Killing Fields, Day Eight (Aug. 5, 2007)

Jenn was out of commission with her "sinus infection" (a.k.a "Cambodian Death Flu" or possibly "Hemorrhagic Dengue Fever"*) when the rest of us bused about 45 minutes down the little two-lane highway to Choeung Ek, probably the most famous of the killing fields.

The killing fields were basically places with lots of pits for the poorly buried bodies of the victims of the Khmer Rouge genocide. To oversimplify, they killed everyone in the upper class, everyone in the middle class, and anyone with any education. Those were the threats. And just like that, poof! went the bright stars of an entire culture.

If Tuol Sleng, the day before, was the kidney punch then Choeung Ek was the knockout blow. A tall stuppa held stories and stories of skulls of reclaimed victims. But nearby was a lake, under which there were many more bodies that they're just going to leave in their water graves. Underfoot, on dirt paths, you'll find bits of tooth and bone slowly weathering to powder.

We hired a tour guide, mostly to throw some money at a kid. Writing this two years later, the only thing I can remember that he told us was that when money started tightening up for the Khmer Rouge, they started saving bullets by executing victims with the serrated edges of a sort of palm tree that grew on site.

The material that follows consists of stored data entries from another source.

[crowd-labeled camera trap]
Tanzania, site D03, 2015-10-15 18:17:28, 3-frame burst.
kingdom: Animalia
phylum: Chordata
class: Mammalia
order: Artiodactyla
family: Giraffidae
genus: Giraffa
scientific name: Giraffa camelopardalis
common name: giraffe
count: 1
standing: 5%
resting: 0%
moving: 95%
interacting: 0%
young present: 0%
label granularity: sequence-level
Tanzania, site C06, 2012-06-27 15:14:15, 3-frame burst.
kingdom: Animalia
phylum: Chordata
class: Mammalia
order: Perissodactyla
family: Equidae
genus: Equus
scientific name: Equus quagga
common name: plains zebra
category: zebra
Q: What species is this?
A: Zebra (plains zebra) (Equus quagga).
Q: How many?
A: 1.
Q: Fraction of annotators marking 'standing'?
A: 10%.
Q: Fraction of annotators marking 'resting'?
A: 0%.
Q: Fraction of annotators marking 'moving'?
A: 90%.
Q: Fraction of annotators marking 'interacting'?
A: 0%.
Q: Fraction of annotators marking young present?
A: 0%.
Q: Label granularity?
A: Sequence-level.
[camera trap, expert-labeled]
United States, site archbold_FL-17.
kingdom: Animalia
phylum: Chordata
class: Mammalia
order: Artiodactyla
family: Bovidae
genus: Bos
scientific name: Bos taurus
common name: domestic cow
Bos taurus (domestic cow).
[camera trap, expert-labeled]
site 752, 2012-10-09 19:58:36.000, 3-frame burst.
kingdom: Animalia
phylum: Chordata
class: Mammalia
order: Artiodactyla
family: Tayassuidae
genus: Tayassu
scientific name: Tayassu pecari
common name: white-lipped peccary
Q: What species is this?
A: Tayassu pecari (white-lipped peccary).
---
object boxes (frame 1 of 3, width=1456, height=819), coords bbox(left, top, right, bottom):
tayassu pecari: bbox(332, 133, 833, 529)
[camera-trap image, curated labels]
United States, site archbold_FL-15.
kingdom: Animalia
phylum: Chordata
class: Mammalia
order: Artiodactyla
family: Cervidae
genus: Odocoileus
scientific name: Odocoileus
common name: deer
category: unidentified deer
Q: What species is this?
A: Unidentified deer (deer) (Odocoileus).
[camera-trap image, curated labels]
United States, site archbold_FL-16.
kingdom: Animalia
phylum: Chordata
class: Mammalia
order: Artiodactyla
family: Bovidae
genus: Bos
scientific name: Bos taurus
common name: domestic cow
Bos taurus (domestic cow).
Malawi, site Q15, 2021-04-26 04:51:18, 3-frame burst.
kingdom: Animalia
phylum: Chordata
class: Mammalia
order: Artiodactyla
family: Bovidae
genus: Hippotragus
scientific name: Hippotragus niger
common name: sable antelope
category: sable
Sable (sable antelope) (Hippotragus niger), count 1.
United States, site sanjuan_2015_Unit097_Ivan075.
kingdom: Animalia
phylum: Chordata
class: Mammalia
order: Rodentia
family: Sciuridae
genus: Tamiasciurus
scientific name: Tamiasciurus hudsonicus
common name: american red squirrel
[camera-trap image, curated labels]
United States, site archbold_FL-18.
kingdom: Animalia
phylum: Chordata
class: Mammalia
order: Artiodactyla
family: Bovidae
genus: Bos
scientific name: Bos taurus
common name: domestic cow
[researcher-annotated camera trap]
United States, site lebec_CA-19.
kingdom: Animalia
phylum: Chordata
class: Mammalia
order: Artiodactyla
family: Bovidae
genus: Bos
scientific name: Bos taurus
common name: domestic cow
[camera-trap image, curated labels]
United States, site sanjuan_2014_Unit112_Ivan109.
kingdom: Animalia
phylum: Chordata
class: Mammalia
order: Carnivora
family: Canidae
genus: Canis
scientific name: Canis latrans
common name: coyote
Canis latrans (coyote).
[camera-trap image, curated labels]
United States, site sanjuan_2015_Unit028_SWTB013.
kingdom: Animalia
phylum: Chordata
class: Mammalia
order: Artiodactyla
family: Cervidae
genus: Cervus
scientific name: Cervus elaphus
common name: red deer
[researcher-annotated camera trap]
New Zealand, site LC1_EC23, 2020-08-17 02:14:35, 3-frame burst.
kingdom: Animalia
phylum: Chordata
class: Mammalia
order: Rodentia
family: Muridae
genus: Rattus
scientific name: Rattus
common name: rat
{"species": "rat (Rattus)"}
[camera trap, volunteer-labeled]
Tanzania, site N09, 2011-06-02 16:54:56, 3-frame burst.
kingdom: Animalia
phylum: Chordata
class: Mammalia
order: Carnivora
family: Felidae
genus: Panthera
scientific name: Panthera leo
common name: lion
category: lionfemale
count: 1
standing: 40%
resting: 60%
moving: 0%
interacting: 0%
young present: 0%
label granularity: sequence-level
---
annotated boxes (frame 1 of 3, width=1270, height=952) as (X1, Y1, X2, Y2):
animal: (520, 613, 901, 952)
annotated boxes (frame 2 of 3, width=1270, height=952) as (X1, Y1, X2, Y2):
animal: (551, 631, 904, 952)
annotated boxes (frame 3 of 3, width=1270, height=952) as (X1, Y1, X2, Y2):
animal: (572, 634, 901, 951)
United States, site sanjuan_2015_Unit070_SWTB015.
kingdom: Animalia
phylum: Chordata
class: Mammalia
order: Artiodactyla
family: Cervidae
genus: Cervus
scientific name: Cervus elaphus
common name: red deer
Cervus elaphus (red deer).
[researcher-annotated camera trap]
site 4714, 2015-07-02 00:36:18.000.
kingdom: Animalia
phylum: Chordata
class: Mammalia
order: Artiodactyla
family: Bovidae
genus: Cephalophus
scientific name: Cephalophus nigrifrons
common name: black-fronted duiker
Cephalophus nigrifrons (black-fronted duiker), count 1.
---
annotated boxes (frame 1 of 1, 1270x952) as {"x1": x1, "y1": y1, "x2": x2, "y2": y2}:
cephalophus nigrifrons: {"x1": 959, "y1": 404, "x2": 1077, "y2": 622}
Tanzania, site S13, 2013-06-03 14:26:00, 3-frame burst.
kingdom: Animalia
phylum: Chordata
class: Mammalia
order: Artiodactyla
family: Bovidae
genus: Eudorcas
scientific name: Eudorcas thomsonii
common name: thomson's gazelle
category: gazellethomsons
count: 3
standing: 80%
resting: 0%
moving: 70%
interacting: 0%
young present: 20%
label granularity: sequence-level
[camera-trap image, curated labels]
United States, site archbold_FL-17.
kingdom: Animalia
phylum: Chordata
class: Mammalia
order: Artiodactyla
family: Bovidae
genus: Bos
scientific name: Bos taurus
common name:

Despite all this, it somehow feels like a peaceful place now. There's a sort of sorrowful, emotional blanket covering the place, thicker than air. I debated not taking photos at all. But I took boatloads of them. I threw a couple up on Wikimedia Commons and on the Wikipedia page on the fields, free for folks to use. I don't know why. I think I just want people to acknowledge the horror. If we don't learn from the past, we're doomed to repeat it, and all that.

Anyway, here's the saddest video slide show I've ever made. (That's The Decemberists singing "Shankill Butchers" in the background. The song is about some maniacs in Ireland, but it's shocking to me how fitting the lyrics are to the Rouge's actions.)

Jenn's footnote:
* There were actually signs all over Siem Reap warning of an outbreak of this delightful sounding disease.